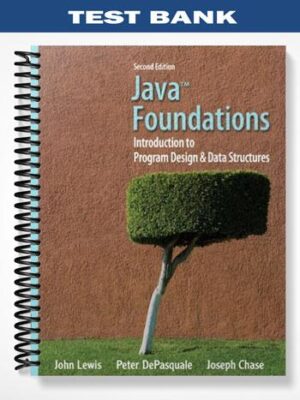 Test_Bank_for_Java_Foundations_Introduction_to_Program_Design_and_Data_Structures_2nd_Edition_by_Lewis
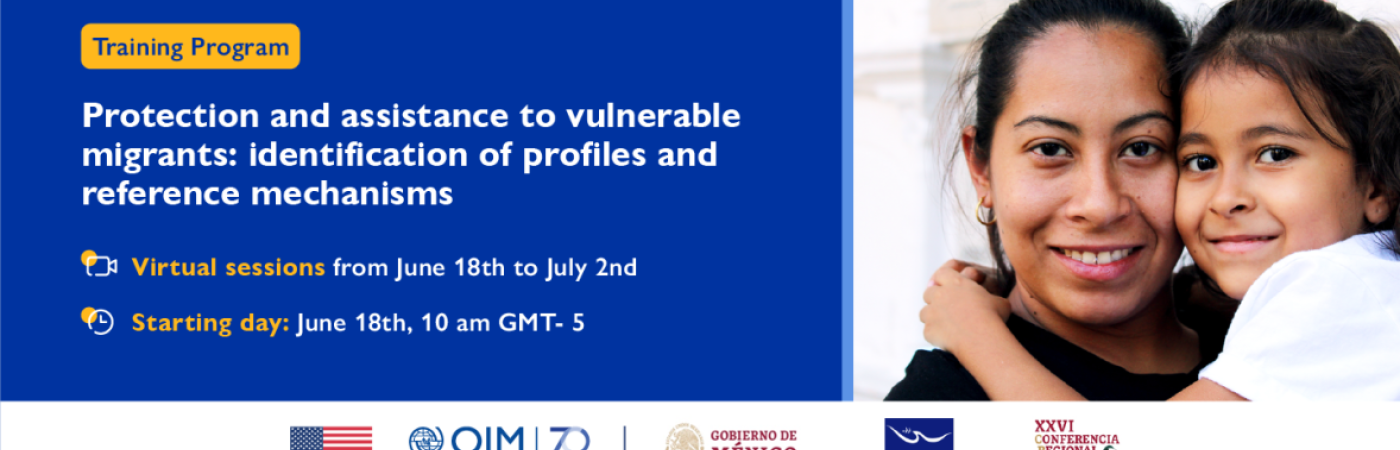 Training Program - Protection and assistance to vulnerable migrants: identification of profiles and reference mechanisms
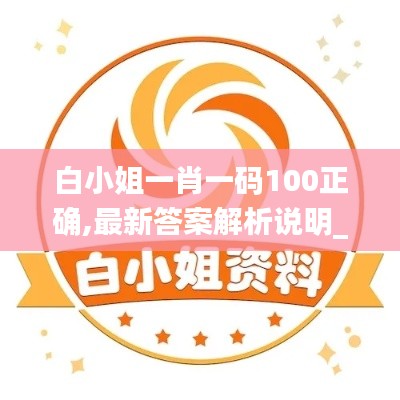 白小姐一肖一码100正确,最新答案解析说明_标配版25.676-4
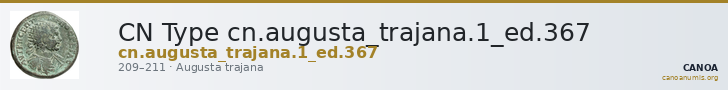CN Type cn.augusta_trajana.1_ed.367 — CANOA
---
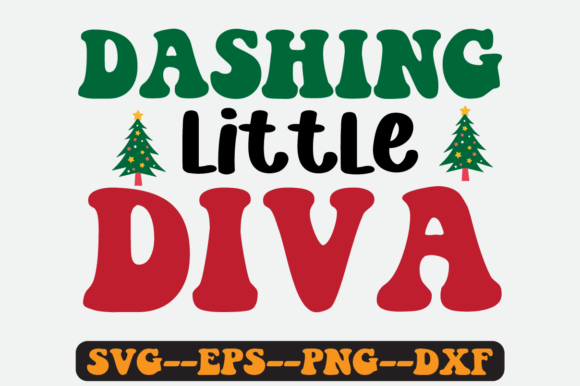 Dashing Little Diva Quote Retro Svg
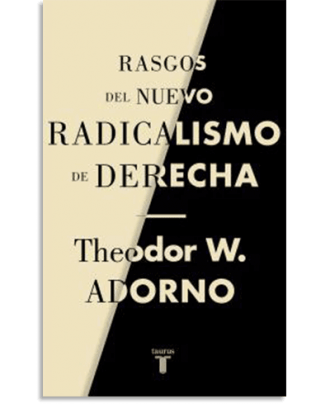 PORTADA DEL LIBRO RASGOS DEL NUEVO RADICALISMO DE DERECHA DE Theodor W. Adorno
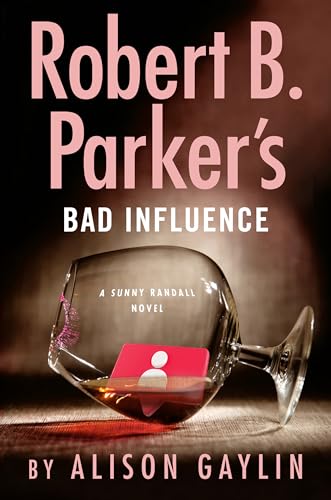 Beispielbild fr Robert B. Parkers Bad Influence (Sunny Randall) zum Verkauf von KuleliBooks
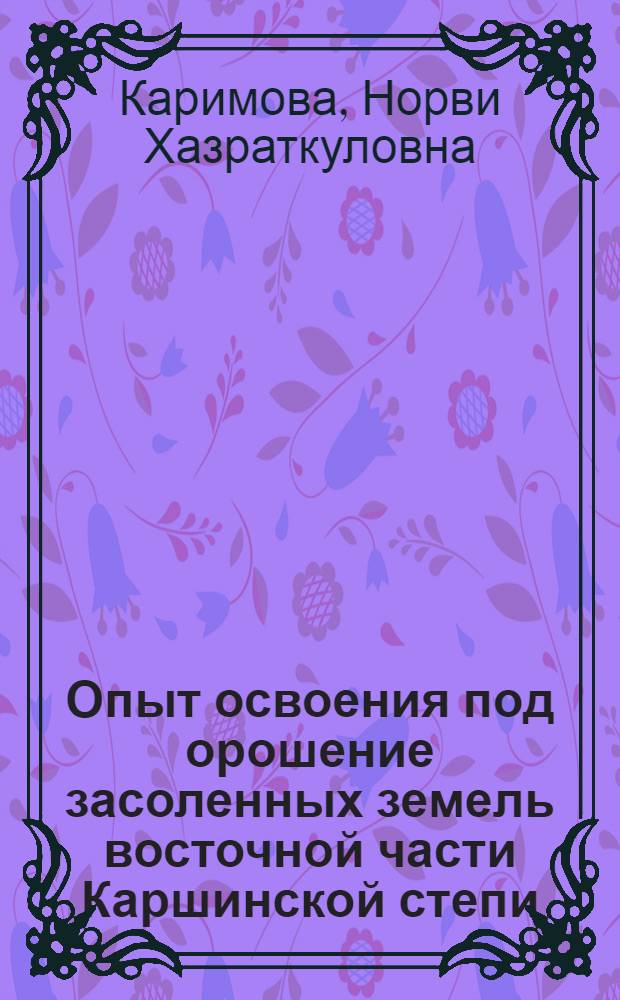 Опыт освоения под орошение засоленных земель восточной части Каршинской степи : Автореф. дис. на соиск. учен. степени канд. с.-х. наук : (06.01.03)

→ **What you should do**
Rewrite the entries from the line with "Dashing Little Diva Quote Retro Svg" up to and including the line with "Опыт освоения под" as a numbered list, leaving out blank lines and the pictures.

→ **Response**
1.  Dashing Little Diva Quote Retro Svg
2.  PORTADA DEL LIBRO RASGOS DEL NUEVO RADICALISMO DE DERECHA DE Theodor W. Adorno
3.  Beispielbild fr Robert B. Parkers Bad Influence (Sunny Randall) zum Verkauf von KuleliBooks
4.  Опыт освоения под орошение засоленных земель восточной части Каршинской степи : Автореф. дис. на соиск. учен. степени канд. с.-х. наук : (06.01.03)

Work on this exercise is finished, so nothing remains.